Hint : The Bohr model represents an atom as a small, positively charged nucleus surrounded by electrons. These electrons orbit the nucleus in spherical orbits, similar to the solar system in structure, but with electrostatic forces rather than gravity attracting them.

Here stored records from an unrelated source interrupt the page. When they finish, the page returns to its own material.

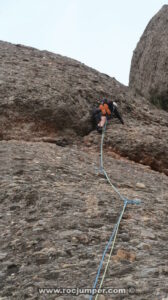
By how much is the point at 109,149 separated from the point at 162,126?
7.92 feet

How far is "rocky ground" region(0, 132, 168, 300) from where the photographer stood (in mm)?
4652

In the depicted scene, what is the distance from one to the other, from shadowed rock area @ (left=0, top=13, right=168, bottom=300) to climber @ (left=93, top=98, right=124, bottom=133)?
16cm

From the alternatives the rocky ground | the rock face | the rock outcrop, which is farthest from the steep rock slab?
the rock face

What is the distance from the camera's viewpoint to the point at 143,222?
20.3 feet

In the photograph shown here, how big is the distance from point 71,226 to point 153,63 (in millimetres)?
12578

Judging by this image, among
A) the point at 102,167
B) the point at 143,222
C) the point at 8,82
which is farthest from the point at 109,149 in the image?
the point at 143,222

Complete Step By Step Answer:
The Bohr radius is a physical quantity equal to the most likely distance between the nucleus and the electron in the ground state of a hydrogen atom (non-relativistic and with an infinitely heavy proton). It was named after Niels Bohr because of its position in the Bohr atom model.
Let us consider the ${n^{th}}$ bohr orbit,
${r_n} = \dfrac{{{n^2}{h^2}}}{{4{\pi ^2}mZ{e^2}}}$
where ${r_n}$ represents the radius of orbit, $n$ represents the principle quantum number of the orbit and $Z$ represents the atomic number.
For hydrogen, we know that the atomic number $Z = 1$and since it is the first orbit $n = 1$
On substituting the above values, we get,
$
  {r_1} = \dfrac{{{{(1)}^2}{h^2}}}{{4{\pi ^2}m(1){e^2}}} \\
   \Rightarrow {r_n} = \dfrac{{{h^2}}}{{4{\pi ^2}m{e^2}}} = 0.529{A^ \circ } \\
 $
$(i)$ For $H{e^ + }$ ion, we know that the atomic number $Z = 2$and since it is the third orbit $n = 3$
On substituting the above values, we get,
$
  {r_3}\left( {H{e^ + }} \right) = \dfrac{{{{(3)}^2}{h^2}}}{{4{\pi ^2}m(2){e^2}}} \\
   \Rightarrow {r_3}\left( {H{e^ + }} \right) = \dfrac{9}{2}\left[ {\dfrac{{{h^2}}}{{4{\pi ^2}m{e^2}}}} \right] \\
   = \dfrac{9}{2} \times 0.529 \\
   = 2.380{A^ \circ } \\
 $

$(ii)$ For $L{i^{2 + }}$ ion, we know that the atomic number $Z = 3$and since it is the second orbit $n = 2$
On substituting the above values, we get,
$
  {r_2}\left( {L{i^{2 + }}} \right) = \dfrac{{{{(2)}^2}{h^2}}}{{4{\pi ^2}m(3){e^2}}} \\
   \Rightarrow {r_2}\left( {L{i^{2 + }}} \right) = \dfrac{4}{3}\left[ {\dfrac{{{h^2}}}{{4{\pi ^2}m{e^2}}}} \right] \\
   = \dfrac{4}{3} \times 0.529 \\
   = 0.705{A^ \circ } \\
 $

Therefore, the radii of $(i)$ the third orbit of $H{e^ + }$ ion is equal to $2.380{A^ \circ }$ and $(ii)$ the second orbit of $L{i^{2 + }}$ ion is equal to $0.705{A^ \circ }$.

Note :
1. The Bohr Model's Important Points are:
2. Electrons orbit the nucleus in fixed size and energy.
3. The orbit's energy is proportional to its size. In the smallest orbit, the lowest energy is contained.
4. When an electron travels from one orbit to another, it absorbs or emits energy.